═══ 给定文本 ═══
繼續上一篇的內容,上一篇講解了Bootstrap Your Onw Latent自監督模型的論文和結構:
https://juejin.cn/post/6922347006144970760
現在我們看看如何用pytorch來實現這個結構,並且在學習的過程中加深對論文的理解。
github:https://github.com/lucidrains/byol-pytorch
【前沿】:這個程式碼我沒有實際跑過,畢竟我只是一個沒有GPU的小可憐。
主要模型程式碼
class BYOL(nn.Module):
def __init__(
self,
net,
image_size,
hidden_layer = -2,
projection_size = 256,
projection_hidden_size = 4096,
augment_fn = None,
augment_fn2 = None,
moving_average_decay = 0.99,
use_momentum = True
):
super().__init__()
self.net = net
# default SimCLR augmentation
DEFAULT_AUG = torch.nn.Sequential(
RandomApply(
T.ColorJitter(0.8, 0.8, 0.8, 0.2),
p = 0.3
),
T.RandomGrayscale(p=0.2),
T.RandomHorizontalFlip(),
RandomApply(
T.GaussianBlur((3, 3), (1.0, 2.0)),
p = 0.2
),
T.RandomResizedCrop((image_size, image_size)),
T.Normalize(
mean=torch.tensor([0.485, 0.456, 0.406]),
std=torch.tensor([0.229, 0.224, 0.225])),
)
self.augment1 = default(augment_fn, DEFAULT_AUG)
self.augment2 = default(augment_fn2, self.augment1)
self.online_encoder = NetWrapper(net, projection_size, projection_hidden_size, layer=hidden_layer)
═══ 数据集记录 ═══
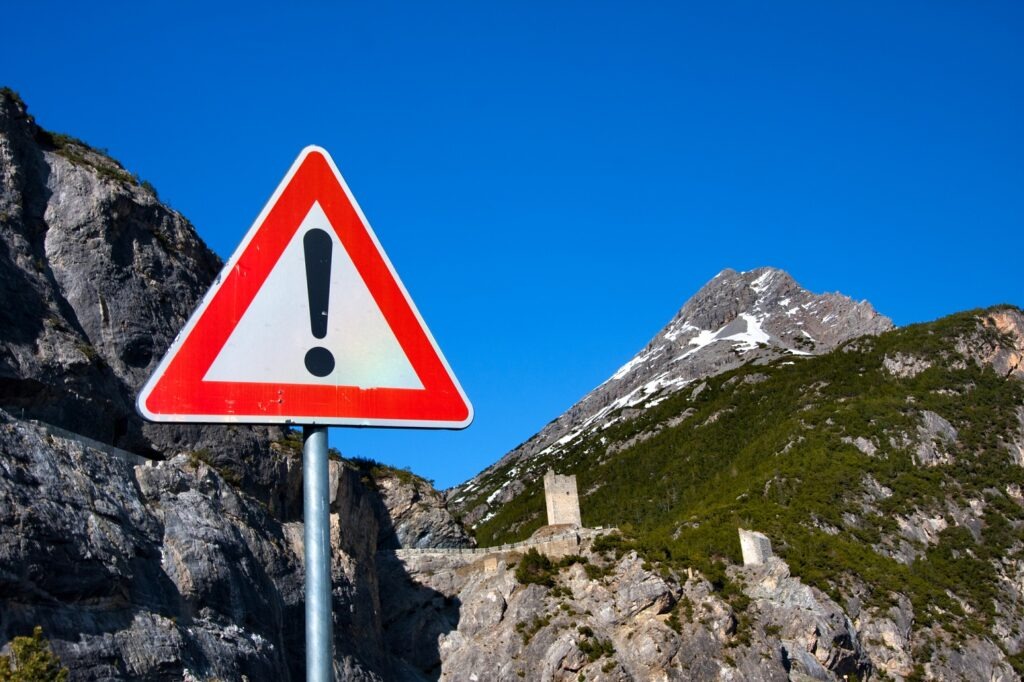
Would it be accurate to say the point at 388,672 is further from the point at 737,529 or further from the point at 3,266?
the point at 737,529

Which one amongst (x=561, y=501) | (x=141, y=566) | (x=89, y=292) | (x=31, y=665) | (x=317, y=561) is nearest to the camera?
(x=317, y=561)

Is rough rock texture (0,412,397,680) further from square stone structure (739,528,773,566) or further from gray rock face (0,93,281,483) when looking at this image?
square stone structure (739,528,773,566)

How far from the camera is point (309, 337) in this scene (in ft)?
13.1

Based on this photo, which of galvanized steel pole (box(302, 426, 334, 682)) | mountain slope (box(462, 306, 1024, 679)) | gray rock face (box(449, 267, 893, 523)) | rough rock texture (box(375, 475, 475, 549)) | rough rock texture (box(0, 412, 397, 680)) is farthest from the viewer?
gray rock face (box(449, 267, 893, 523))

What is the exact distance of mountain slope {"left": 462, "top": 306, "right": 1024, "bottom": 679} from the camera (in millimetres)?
65000

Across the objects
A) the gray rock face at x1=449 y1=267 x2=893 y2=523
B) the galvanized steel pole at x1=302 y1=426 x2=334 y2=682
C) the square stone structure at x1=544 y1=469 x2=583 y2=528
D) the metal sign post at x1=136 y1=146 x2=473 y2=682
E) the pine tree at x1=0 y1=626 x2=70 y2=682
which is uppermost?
the gray rock face at x1=449 y1=267 x2=893 y2=523

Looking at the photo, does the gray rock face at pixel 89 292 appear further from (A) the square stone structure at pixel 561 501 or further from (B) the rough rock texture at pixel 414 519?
(A) the square stone structure at pixel 561 501

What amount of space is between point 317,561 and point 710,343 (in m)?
134

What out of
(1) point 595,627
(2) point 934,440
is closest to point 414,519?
(1) point 595,627

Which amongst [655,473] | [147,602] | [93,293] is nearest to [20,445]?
[147,602]

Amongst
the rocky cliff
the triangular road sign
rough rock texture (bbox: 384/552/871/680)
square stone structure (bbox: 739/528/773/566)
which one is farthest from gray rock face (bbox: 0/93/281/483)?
square stone structure (bbox: 739/528/773/566)

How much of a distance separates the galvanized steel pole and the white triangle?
0.29m

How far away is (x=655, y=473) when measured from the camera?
9212 cm

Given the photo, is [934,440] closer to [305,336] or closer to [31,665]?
[31,665]
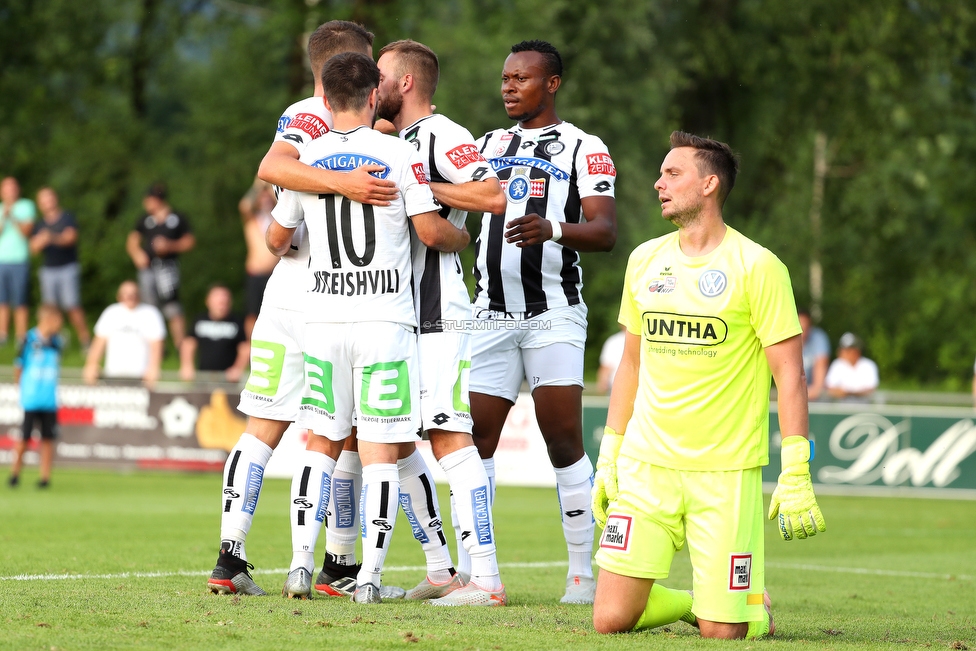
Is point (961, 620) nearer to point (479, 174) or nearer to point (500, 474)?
point (479, 174)

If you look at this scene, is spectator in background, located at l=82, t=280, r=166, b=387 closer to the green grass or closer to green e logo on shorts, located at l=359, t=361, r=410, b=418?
the green grass

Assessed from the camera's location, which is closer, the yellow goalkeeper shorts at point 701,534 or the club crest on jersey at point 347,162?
the yellow goalkeeper shorts at point 701,534

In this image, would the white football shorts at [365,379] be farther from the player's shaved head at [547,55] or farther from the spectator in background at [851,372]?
the spectator in background at [851,372]

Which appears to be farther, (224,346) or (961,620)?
(224,346)

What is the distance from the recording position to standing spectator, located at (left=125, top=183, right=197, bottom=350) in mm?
20953

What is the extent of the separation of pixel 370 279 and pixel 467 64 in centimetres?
2174

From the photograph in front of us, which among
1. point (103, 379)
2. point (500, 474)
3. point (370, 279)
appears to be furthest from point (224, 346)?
point (370, 279)

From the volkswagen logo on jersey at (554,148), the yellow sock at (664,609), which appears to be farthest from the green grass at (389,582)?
the volkswagen logo on jersey at (554,148)

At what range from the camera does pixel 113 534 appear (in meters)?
10.3

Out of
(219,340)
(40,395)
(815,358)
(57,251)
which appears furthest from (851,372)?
(57,251)

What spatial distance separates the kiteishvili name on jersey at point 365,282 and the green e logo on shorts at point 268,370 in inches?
20.2

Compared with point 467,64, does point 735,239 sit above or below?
below

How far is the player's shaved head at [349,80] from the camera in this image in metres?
6.25

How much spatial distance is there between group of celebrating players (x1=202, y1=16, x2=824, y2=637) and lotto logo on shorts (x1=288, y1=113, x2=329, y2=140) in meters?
0.01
═══
_简短题目_
请把给定文本从头到尾一字不差地重抄一遍。 作答时只依据给定文本。

_练习解答_
繼續上一篇的內容,上一篇講解了Bootstrap Your Onw Latent自監督模型的論文和結構:
https://juejin.cn/post/6922347006144970760
現在我們看看如何用pytorch來實現這個結構,並且在學習的過程中加深對論文的理解。
github:https://github.com/lucidrains/byol-pytorch
【前沿】:這個程式碼我沒有實際跑過,畢竟我只是一個沒有GPU的小可憐。
主要模型程式碼
class BYOL(nn.Module):
def __init__(
self,
net,
image_size,
hidden_layer = -2,
projection_size = 256,
projection_hidden_size = 4096,
augment_fn = None,
augment_fn2 = None,
moving_average_decay = 0.99,
use_momentum = True
):
super().__init__()
self.net = net
# default SimCLR augmentation
DEFAULT_AUG = torch.nn.Sequential(
RandomApply(
T.ColorJitter(0.8, 0.8, 0.8, 0.2),
p = 0.3
),
T.RandomGrayscale(p=0.2),
T.RandomHorizontalFlip(),
RandomApply(
T.GaussianBlur((3, 3), (1.0, 2.0)),
p = 0.2
),
T.RandomResizedCrop((image_size, image_size)),
T.Normalize(
mean=torch.tensor([0.485, 0.456, 0.406]),
std=torch.tensor([0.229, 0.224, 0.225])),
)
self.augment1 = default(augment_fn, DEFAULT_AUG)
self.augment2 = default(augment_fn2, self.augment1)
self.online_encoder = NetWrapper(net, projection_size, projection_hidden_size, layer=hidden_layer)